I recently started writing my first application at work in Haskell and it deals with a lot of parsing.
Among other things I often have to check for a lot of alternatives for fixed strings (parsing natural
language text and people have a lot of ways to abbreviate the same thing in labels). So far I have been
doing this basically via
choice $ map (try . string) [ "foo", "bar", ... ]
This works fine but has two disadvantages, it isn't very fast, in particular when many of the strings
start with the same prefix and it also is a bit error prone since it breaks when you place a prefix of
another string earlier in the list.
My attempt at a solution was to use the bytestring-trie package for a little utility function that basically
parses one character at a time, checks if the string parsed so far is in the trie and then calls itself recursively
with the trie starting with that string. My attempt at that so far looks like this:
(dependencies bytestring-trie, utf8-string and parsec 3)
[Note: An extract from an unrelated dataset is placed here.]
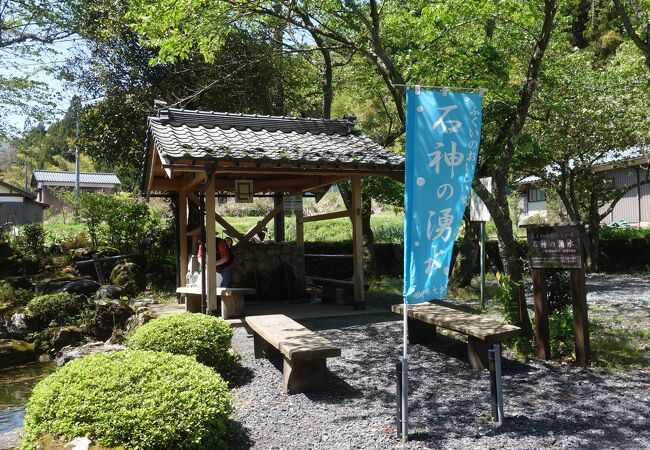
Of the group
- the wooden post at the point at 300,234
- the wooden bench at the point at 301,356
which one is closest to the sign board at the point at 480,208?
the wooden post at the point at 300,234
import qualified Data.ByteString.UTF8 as UTF8
import qualified Data.Trie as Trie
import Text.Parsec
import Text.Parsec.Text (GenParser)
anyOf :: [String] -> GenParser u String
anyOf l =
try $ anyOf' t ""
where t = Trie.fromList $ zip (map UTF8.fromString l) (repeat ())
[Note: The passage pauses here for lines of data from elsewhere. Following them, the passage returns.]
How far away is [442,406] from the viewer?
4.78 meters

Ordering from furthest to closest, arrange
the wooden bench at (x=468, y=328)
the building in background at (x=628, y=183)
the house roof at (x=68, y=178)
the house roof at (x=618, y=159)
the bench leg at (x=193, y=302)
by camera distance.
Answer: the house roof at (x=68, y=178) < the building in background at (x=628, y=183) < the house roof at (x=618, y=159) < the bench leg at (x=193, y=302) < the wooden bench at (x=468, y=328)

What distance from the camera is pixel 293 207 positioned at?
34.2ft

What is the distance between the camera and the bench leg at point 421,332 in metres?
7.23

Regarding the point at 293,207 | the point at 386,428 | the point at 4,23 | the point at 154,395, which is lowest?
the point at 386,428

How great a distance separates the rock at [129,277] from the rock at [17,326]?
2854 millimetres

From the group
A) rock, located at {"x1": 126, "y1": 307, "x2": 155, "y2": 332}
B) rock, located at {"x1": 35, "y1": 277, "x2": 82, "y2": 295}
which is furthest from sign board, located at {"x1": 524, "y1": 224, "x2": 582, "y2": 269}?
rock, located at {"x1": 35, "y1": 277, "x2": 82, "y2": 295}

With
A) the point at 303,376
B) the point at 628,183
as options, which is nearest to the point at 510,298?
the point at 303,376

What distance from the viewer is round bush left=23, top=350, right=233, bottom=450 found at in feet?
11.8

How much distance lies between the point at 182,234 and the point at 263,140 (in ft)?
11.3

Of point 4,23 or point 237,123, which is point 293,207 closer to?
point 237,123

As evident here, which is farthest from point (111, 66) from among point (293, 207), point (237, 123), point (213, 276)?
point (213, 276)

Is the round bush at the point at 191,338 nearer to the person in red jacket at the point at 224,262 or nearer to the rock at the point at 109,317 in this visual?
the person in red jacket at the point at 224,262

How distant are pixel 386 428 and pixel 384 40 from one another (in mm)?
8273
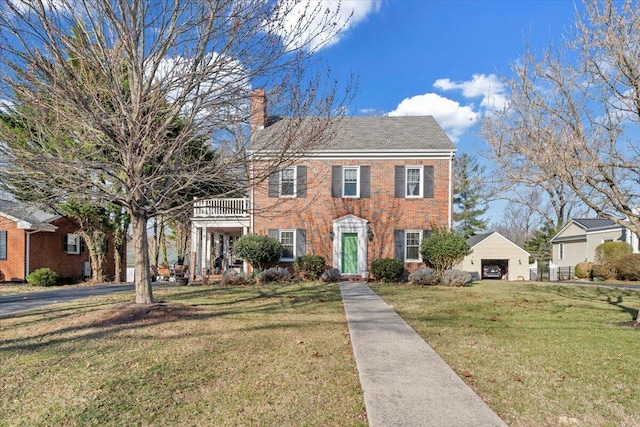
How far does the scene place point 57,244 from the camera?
63.3ft

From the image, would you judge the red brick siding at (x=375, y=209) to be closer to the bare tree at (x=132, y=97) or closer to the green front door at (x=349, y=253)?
the green front door at (x=349, y=253)

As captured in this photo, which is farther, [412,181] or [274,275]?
[412,181]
anyOf' :: Trie.Trie () -> String -> GenParser u String
anyOf' t s = try $ do
c <- lookAhead $ anyChar
let newS = s ++ [ c ] in
case Trie.submap (UTF8.fromString newS) t of
emptyT | Trie.null emptyT ->
case Trie.member (UTF8.fromString s) t of
True ->
return s
False ->
unexpected $ show newS++", expecting one of "++show l
restT -> do
_ <- anyChar
try $ anyOf' restT newS
A successful example usage would be:
parseTest (do; r1 <- anyOf ["Hello", "Hallo", "Foo", "HallofFame"]; r2 <- string "bla"; return (r1, r2)) "Hallobla"
which results in
("Hallo","bla")
(the extra string parser is there so errors in parsing too much are not hidden). An error would result .e.g. from
parseTest (do; r1 <- anyOf ["Hello", "Hallo", "Foo", "HallofFame"]; r2 <- string "bla"; return (r1, r2)) "Hallofbla"
which prints this:
parse error at (line 1, column 8):unknown parse error
And my question about this is made up of two parts
1. Why doesn't it print my "unexpected" message but instead says unknown parse error
2. Why is the location in the text off (I would expect it to fail at
column 6 (first character beyond the result it could return) or 7 (first
character that makes the string no prefix of any acceptable string)
I
am afraid my knowledge of Parsec internals is a bit too limited, some
Google queries showed no similar problems and no obvious places in the
Parsec source code to check for the answer to the first question in
particular and I suspect the second is closely related to the first.
Thanks for reading through my question and I hope someone knows the answer or at least some clues on where i might find it.
Matthias Hoermann
P.S.: I am hoping this time this works, last time it was rejected because google sends with @googlemail.com instead of @gmail.com for some reason.